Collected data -
-*-*-

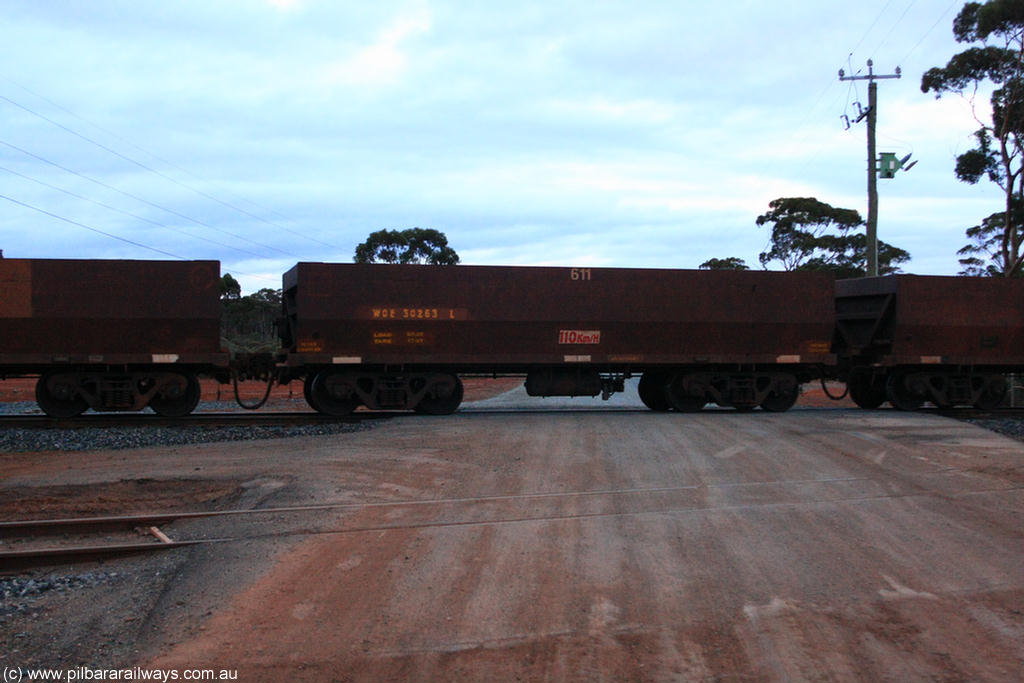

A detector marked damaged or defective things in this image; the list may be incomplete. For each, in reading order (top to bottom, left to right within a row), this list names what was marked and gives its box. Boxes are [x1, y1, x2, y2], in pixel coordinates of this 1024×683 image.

rusty railway waggon [278, 262, 831, 411]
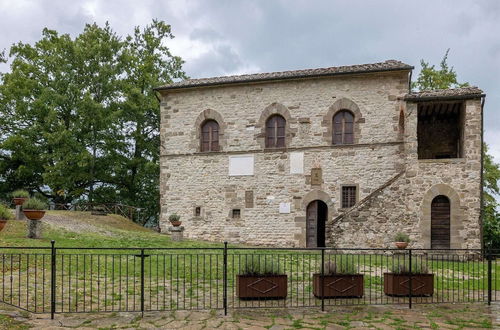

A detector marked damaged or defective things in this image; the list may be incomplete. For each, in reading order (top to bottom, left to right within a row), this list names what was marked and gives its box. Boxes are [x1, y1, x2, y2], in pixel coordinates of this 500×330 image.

rusty metal planter box [236, 274, 288, 300]
rusty metal planter box [312, 274, 364, 300]
rusty metal planter box [382, 274, 434, 296]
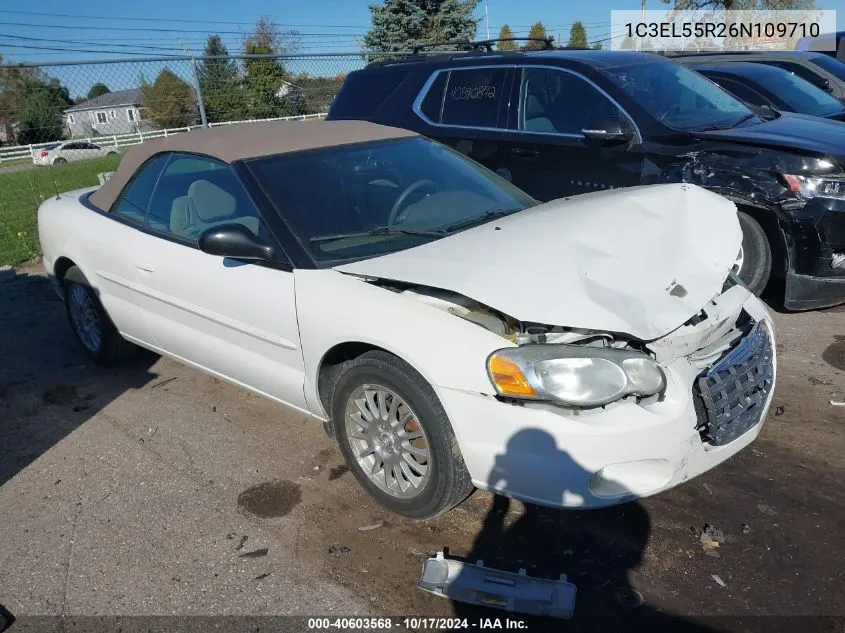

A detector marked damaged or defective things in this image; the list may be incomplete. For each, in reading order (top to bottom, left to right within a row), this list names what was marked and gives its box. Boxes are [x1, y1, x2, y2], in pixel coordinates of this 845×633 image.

crumpled hood [332, 183, 740, 340]
damaged front bumper [442, 296, 780, 508]
broken plastic debris [418, 548, 576, 616]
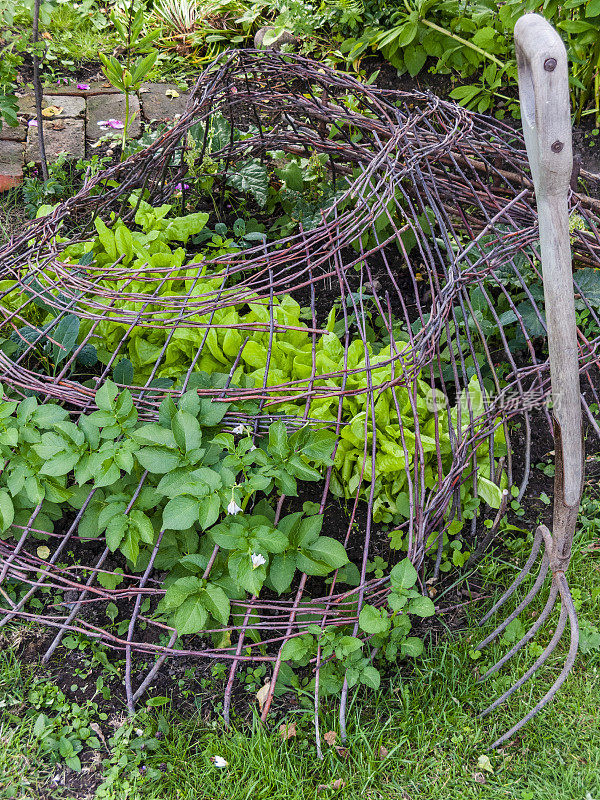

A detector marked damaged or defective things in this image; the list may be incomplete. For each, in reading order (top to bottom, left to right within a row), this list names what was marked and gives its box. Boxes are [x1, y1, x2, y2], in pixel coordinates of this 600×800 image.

rusty tine [476, 12, 584, 748]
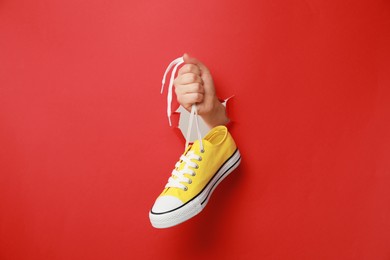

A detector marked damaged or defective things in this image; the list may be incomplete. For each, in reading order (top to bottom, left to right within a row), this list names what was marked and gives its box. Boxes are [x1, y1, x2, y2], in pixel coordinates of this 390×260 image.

torn paper hole [176, 97, 232, 142]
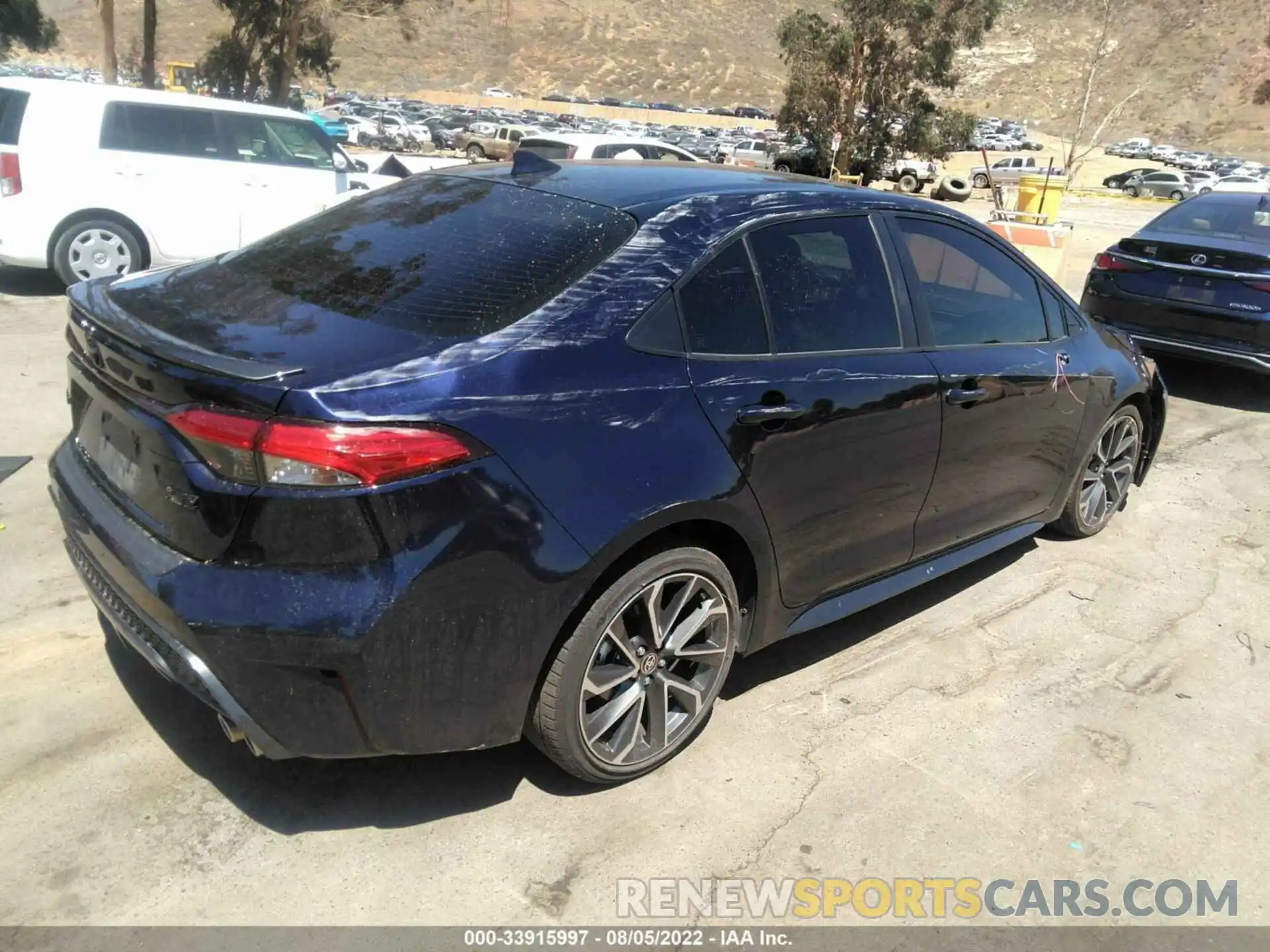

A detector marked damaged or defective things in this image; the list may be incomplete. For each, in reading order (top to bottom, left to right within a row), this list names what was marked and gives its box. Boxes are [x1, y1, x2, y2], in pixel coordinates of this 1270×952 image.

cracked concrete pavement [0, 199, 1265, 924]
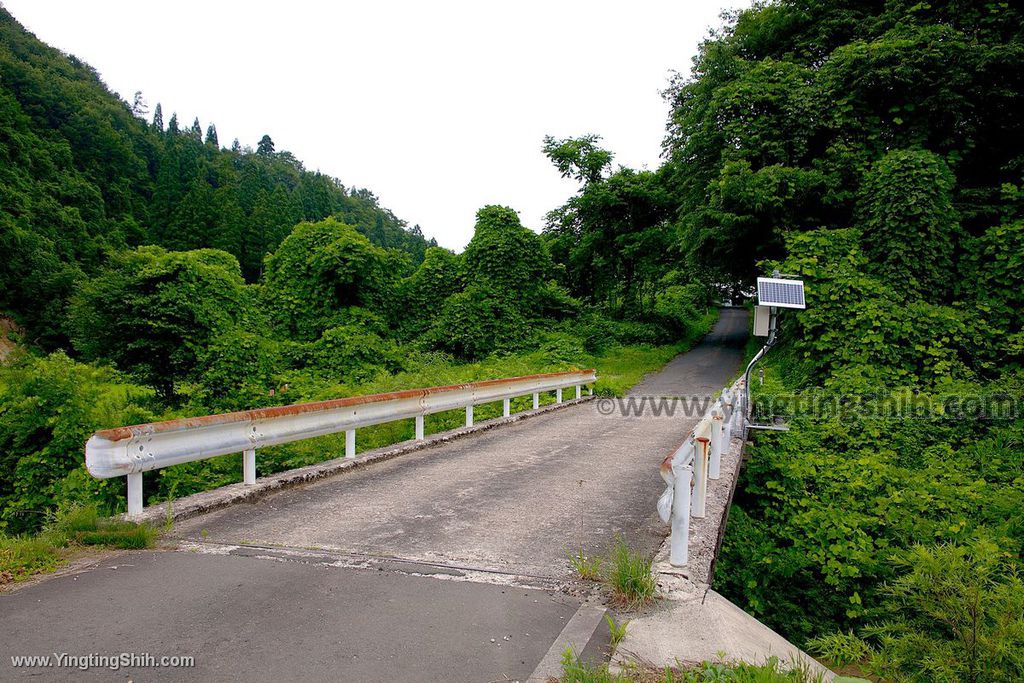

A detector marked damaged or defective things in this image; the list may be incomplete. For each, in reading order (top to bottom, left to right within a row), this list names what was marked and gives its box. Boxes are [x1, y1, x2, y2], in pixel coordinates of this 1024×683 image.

rusty guardrail rail [90, 370, 598, 516]
rusty guardrail rail [655, 378, 745, 565]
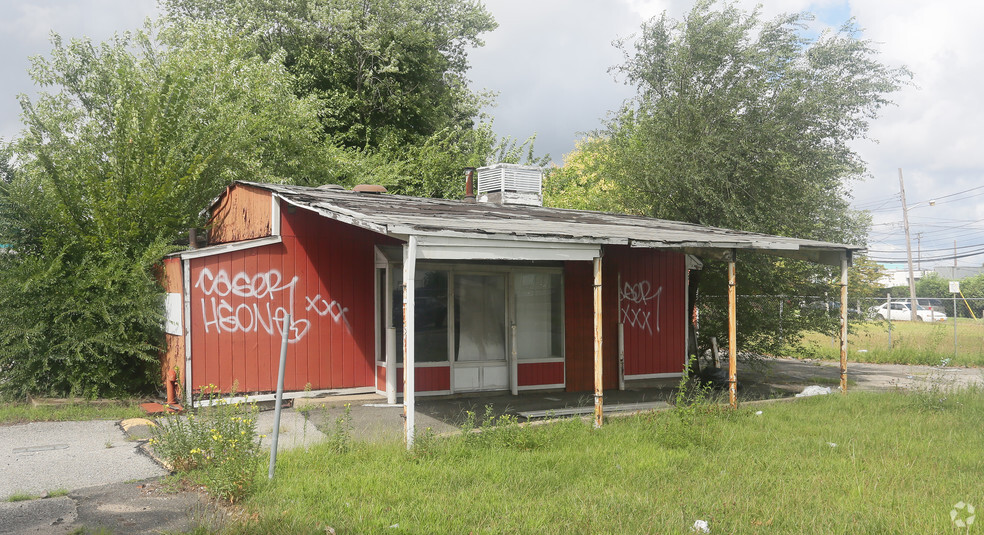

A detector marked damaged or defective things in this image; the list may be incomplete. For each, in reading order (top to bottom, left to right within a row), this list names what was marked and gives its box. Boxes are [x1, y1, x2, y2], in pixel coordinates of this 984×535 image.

rusted metal panel [209, 183, 272, 244]
rusted metal panel [184, 205, 380, 394]
rusted metal panel [608, 246, 684, 374]
rusted metal panel [520, 362, 564, 388]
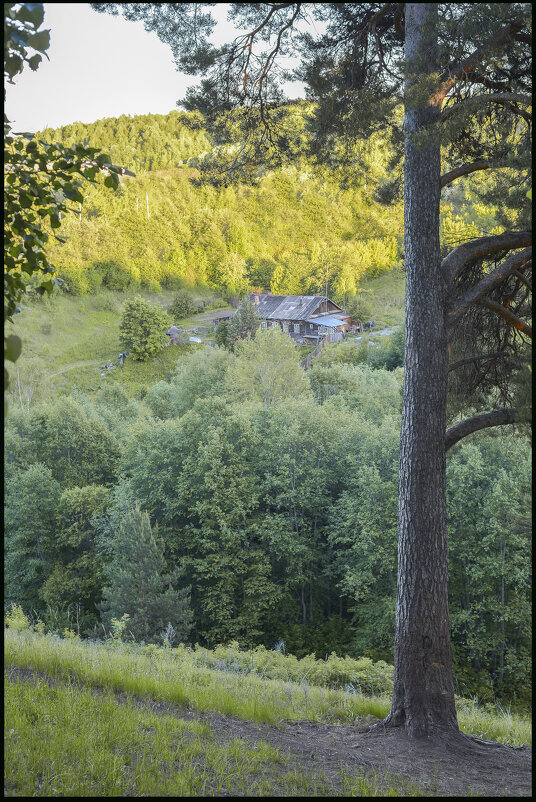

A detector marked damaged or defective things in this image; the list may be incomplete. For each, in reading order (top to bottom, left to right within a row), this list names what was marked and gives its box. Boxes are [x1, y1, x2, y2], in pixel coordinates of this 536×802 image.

-*-*-

THE TASK - Exclude every picture and copy the remaining data exactly.

COMPLETED TASK -
A detector marked damaged or defective things in this image; the list may be incomplete. For each, in reading order (top to bottom, left to right within a row), this list names what was marked and gives its box. Boxes are [x1, y1, x2, y2], in pixel coordinates of this 1024×683 image.

rusty railway waggon [278, 262, 831, 411]

A detector marked damaged or defective things in this image; the list may be incomplete. For each, in reading order (top to bottom, left to right within a row), this list names what was marked and gives its box. Boxes are [x1, y1, x2, y2], in pixel coordinates of this 500×330 image.

rusty metal planter box [236, 274, 288, 300]
rusty metal planter box [312, 274, 364, 300]
rusty metal planter box [382, 274, 434, 296]

A detector marked damaged or defective things in this image; the list may be incomplete. For each, in reading order (top to bottom, left to right within a row), this list names what was marked and gives its box. Boxes are [x1, y1, x2, y2], in pixel coordinates of this 845×633 image.

crumpled hood [332, 183, 740, 340]
damaged front bumper [442, 296, 780, 508]
broken plastic debris [418, 548, 576, 616]

A detector marked damaged or defective things in this image; the list may be incomplete. For each, in reading order (top to bottom, left to right within a row), this list names what was marked and gives its box. Boxes are [x1, y1, x2, y2], in pixel coordinates of this 600×800 image.

rusty tine [476, 12, 584, 748]

A detector marked damaged or defective things in this image; the list may be incomplete. For each, in reading order (top to bottom, left to right within a row), this list names what was marked and gives its box. Boxes are [x1, y1, x2, y2], in pixel coordinates of this 390×260 image.

torn paper hole [176, 97, 232, 142]

A detector marked damaged or defective things in this image; the list may be incomplete. For each, in reading order (top to bottom, left to right within a row), this list names what was marked and gives its box. Boxes are [x1, y1, x2, y2], in pixel coordinates of this 1270×952 image.

cracked concrete pavement [0, 199, 1265, 924]

A detector marked damaged or defective things in this image; the list may be incomplete. For each, in reading order (top to bottom, left to right within a row), this list names what was marked and gives its box. Boxes are [x1, y1, x2, y2], in pixel coordinates of this 1024×683 image.

rusty guardrail rail [90, 370, 598, 516]
rusty guardrail rail [655, 378, 745, 565]

A detector marked damaged or defective things in this image; the list may be incomplete. For each, in reading order (top to bottom, left to right within a row), this list names what was marked and gives its box. Boxes are [x1, y1, x2, y2], in pixel coordinates of this 984×535 image.

rusted metal panel [209, 183, 272, 244]
rusted metal panel [184, 205, 380, 394]
rusted metal panel [608, 246, 684, 374]
rusted metal panel [520, 362, 564, 388]

A detector marked damaged or defective things in this image; the list may be incomplete. For each, in reading order (top to bottom, left to right within a row), this list names what was marked and gives its box. Boxes are [x1, y1, x2, y2], in pixel coordinates of this 536×802 image.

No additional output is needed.